Saturday, September 15, 2012

Not a good enough reason....

"By studying biology you can make informed decisions on issues that impact you and our society."
Modern Biology textbook, HRW, 2006

Pretty much every high school biology textbook uses this claim to justify biology as part of the high school curriculum. This was a load of crap when I was a high school student decades ago, and it's still a bucket of swill.

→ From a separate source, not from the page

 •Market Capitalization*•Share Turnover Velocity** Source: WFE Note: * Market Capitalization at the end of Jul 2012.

If God Herself came down from the heavens and loudly announced to every lucid American that our current cultural choices are unsustainable--and the overwhelming evidence is that they are--we'd burn a few calories waggling our tongues, then get in our SUVs and drive through McDonald's drive-thrus to pick up dinner.

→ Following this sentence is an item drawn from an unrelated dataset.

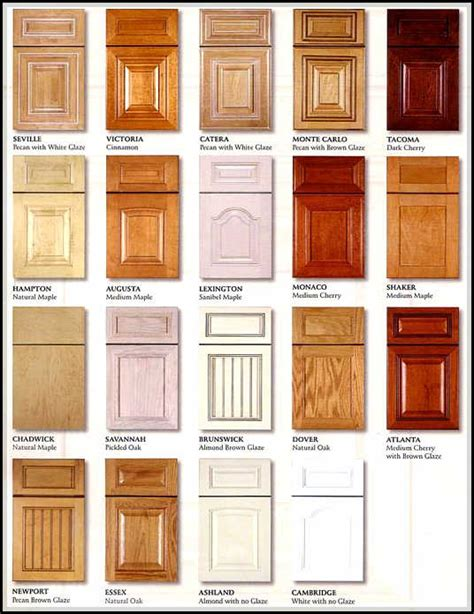different styles of kitchen cabinets kitchen cabinet door styles and shapes to select home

Photo from McDonald's website--and they still look awful.

American doctors know the stuff of high school biology--yet over 40% stuff their bellies enough to be overweight anyway.

Teachers can no more cure ignorance than doctors can cure obesity.

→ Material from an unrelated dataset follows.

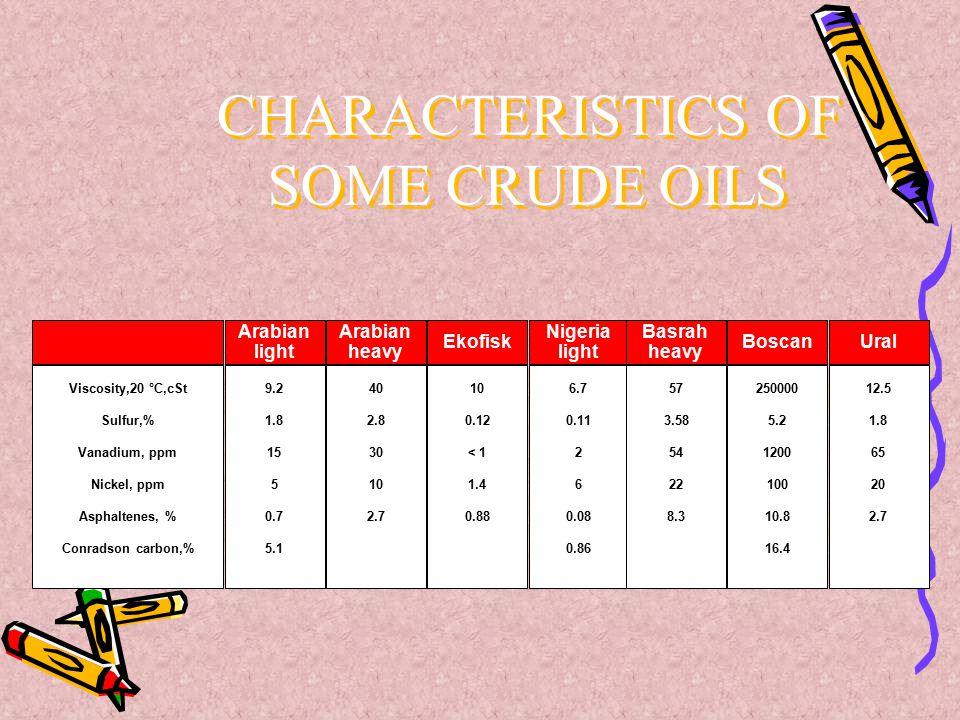 Viscosity,20 °C,cSt Sulfur,% Vanadium, ppm Nickel, ppm Asphaltenes, % Conradson carbon,% Arabian light 9.2 1.8 15 5 0.7 5.1 Arabian heavy 40 2.8 30 10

I know my stuff, and I'm getting better each year at sharing it with young adults. But unless I can convince a child biology is worth knowing, I can't charm anyone through the state's end of course exam.

It's a difficult task because knowing biology per se won't fix anything--the wise kids know this. And most kids are wise.

Every student, wise or not, watches the adults in a school building. They need to, there are a lot of bullies and knuckleheads in any adult population, and those in schools wield tremendous power over children. For many students, maybe most, school is simply about surviving.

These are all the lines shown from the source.